■ ACTIVITY
Copy the stretch of the Gustav Mahler passage from "As a German-speaking" through "would later create." word for word.

Gustav Mahler was born an outsider.
As a German-speaking Jewish child from a Bohemian village in the Austro-Hungarian Empire, Mahler was unpopular among both the Jewish community for his Austrian citizenship and the Austrian community for his religious beliefs.
He was born into a family with an abusive father and fourteen children, five of whom died when Mahler was a boy. From an early age young Gustav wandered the surrounding countryside alone, soaking in the indeterminate sounds of nature. In his village, he was exposed to the conflicting sounds of both Jewish folk music and the military throng of the neighbouring barracks.
This upbringing, diffused with death, exile and eclectic culture, goes a long way towards explaining the music he would later create.
Gustav Mahler wrote nine – almost ten – symphonies and several song cycles with orchestra. Each of his works is vast in both length and scope, and nowadays they seem to cast a towering shadow over the classical repertoire.
Because of this, it’s easy to forget the human being behind the work – who was once a lonely boy, exploring the Bohemian forests with eyes that had already seen too much.
At this year’s International Festival, we will experience Mahler’s final three musical works. In the first of The Queen’s Hall concerts, the Australian Chamber Orchestra – led by Richard Tognetti – will perform Das Lied von der Erde in a special arrangement made by Mahler’s friend Arnold Schoenberg. Meanwhile, in the Usher Hall, the Swedish Radio Symphony Orchestra and Daniel Harding play Mahler’s Ninth Symphony and Yannick Nézet-Séguin performs the unfinished Tenth Symphony with the Rotterdam Philharmonic Orchestra.
All three works were written at a time of intense drama and sadness in Gustav Mahler’s life. Within the space of a year, Mahler had resigned as Principal Conductor of the Vienna Court Opera (a role he was renowned for as much as a composer), his daughter died from diphtheria and he himself was diagnosed with a dangerous heart disease.
More than anything, Mahler was concerned with capturing the conflict of human joy and sorrow in his music. In these concerts, we will hear a man struggling to reconcile the wonders of the world with the purpose of life in the face of crushing tragedy.
Mahler’s is fallible, human music that remains relevant in a world torn between extraordinary technological leaps, and terrible human suffering.

■ SOURCE DATA
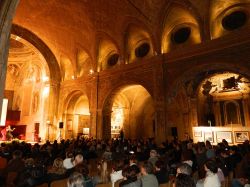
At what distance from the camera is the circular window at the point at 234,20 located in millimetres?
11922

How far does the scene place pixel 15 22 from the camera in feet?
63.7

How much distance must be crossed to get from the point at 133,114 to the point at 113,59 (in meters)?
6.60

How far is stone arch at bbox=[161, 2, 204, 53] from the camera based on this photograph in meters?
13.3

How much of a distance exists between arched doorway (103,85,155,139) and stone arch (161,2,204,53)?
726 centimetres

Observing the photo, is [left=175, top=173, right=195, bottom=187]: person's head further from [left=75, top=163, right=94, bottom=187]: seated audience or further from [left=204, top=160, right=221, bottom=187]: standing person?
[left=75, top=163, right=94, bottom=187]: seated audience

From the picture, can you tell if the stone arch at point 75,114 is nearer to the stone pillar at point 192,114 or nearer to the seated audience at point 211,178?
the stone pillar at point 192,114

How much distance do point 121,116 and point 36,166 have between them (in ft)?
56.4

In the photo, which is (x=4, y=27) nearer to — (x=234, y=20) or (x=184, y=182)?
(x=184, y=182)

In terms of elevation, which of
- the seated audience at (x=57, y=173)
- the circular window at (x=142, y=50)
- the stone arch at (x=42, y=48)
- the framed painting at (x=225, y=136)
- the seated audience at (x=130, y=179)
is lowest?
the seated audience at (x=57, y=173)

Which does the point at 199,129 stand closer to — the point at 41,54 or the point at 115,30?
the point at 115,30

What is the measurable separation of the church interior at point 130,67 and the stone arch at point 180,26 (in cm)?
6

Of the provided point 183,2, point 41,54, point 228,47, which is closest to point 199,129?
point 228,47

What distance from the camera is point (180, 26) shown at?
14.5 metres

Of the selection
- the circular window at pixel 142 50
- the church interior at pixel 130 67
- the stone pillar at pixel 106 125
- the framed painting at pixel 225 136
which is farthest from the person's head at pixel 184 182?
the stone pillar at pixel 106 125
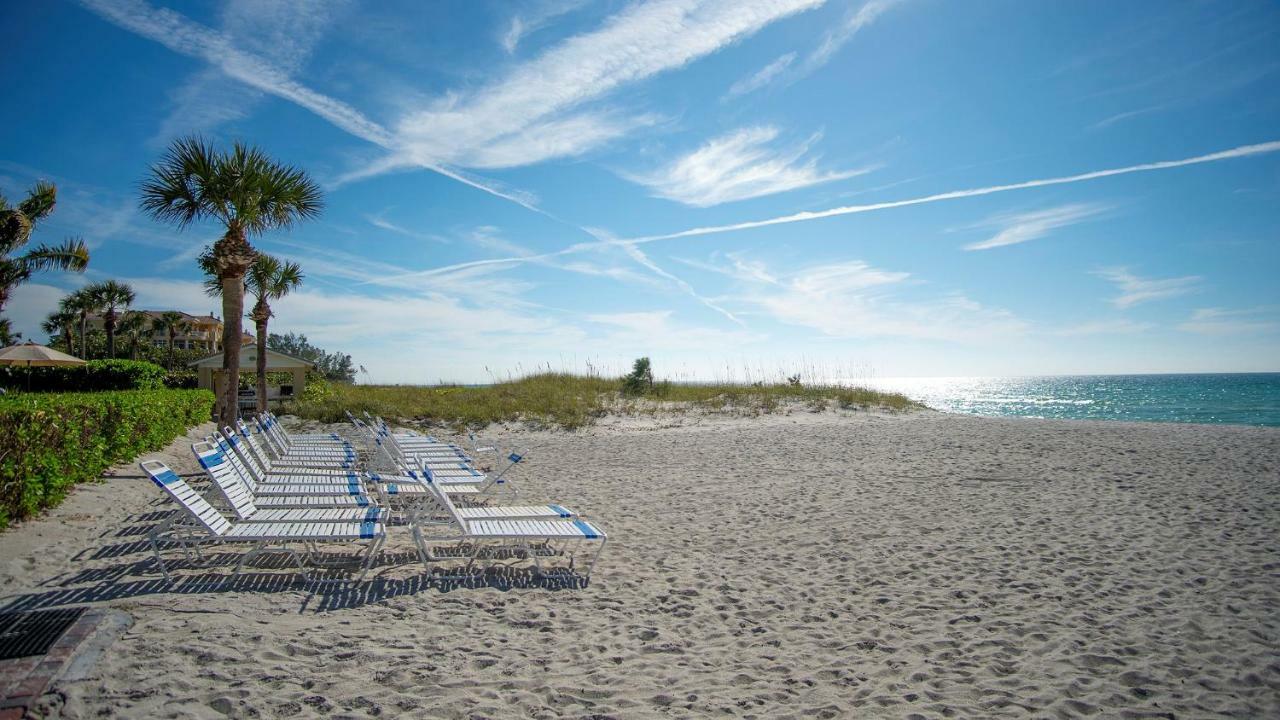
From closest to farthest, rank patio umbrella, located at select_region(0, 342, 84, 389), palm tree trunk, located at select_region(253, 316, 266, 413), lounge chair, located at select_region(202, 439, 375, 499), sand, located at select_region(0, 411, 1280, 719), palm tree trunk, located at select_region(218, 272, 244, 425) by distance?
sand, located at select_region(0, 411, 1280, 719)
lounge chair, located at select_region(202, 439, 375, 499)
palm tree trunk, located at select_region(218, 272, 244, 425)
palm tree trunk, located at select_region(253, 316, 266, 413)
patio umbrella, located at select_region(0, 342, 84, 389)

==

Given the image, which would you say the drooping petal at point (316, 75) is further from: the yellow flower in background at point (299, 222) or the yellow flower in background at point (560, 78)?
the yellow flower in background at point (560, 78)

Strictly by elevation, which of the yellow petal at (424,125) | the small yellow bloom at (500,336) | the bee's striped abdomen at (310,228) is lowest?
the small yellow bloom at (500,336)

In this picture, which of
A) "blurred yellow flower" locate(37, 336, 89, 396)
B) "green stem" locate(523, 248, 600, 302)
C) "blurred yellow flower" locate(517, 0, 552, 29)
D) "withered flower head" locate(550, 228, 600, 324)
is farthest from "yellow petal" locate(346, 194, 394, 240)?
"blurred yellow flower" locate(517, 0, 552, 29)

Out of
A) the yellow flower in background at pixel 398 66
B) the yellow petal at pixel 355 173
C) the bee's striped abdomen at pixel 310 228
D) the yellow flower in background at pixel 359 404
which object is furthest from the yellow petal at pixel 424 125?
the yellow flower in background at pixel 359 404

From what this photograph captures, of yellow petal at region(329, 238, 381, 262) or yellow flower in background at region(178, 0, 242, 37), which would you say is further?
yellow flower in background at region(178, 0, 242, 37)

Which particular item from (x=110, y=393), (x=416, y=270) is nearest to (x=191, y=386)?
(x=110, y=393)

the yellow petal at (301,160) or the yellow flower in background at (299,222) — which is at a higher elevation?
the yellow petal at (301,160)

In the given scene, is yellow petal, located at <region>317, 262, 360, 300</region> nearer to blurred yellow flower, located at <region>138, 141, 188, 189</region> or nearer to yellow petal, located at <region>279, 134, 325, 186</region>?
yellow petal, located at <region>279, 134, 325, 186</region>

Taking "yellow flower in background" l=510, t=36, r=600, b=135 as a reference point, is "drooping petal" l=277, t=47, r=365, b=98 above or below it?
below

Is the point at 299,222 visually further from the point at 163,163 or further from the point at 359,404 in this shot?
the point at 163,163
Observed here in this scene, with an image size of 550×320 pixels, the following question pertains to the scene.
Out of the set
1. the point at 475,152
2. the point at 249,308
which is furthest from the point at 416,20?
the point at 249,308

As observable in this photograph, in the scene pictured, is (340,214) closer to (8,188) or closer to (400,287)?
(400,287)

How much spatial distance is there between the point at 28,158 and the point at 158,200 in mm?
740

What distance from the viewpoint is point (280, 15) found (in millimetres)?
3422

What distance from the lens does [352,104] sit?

■ SOLUTION
As a German-speaking Jewish child from a Bohemian village in the Austro-Hungarian Empire, Mahler was unpopular among both the Jewish community for his Austrian citizenship and the Austrian community for his religious beliefs.
He was born into a family with an abusive father and fourteen children, five of whom died when Mahler was a boy. From an early age young Gustav wandered the surrounding countryside alone, soaking in the indeterminate sounds of nature. In his village, he was exposed to the conflicting sounds of both Jewish folk music and the military throng of the neighbouring barracks.
This upbringing, diffused with death, exile and eclectic culture, goes a long way towards explaining the music he would later create.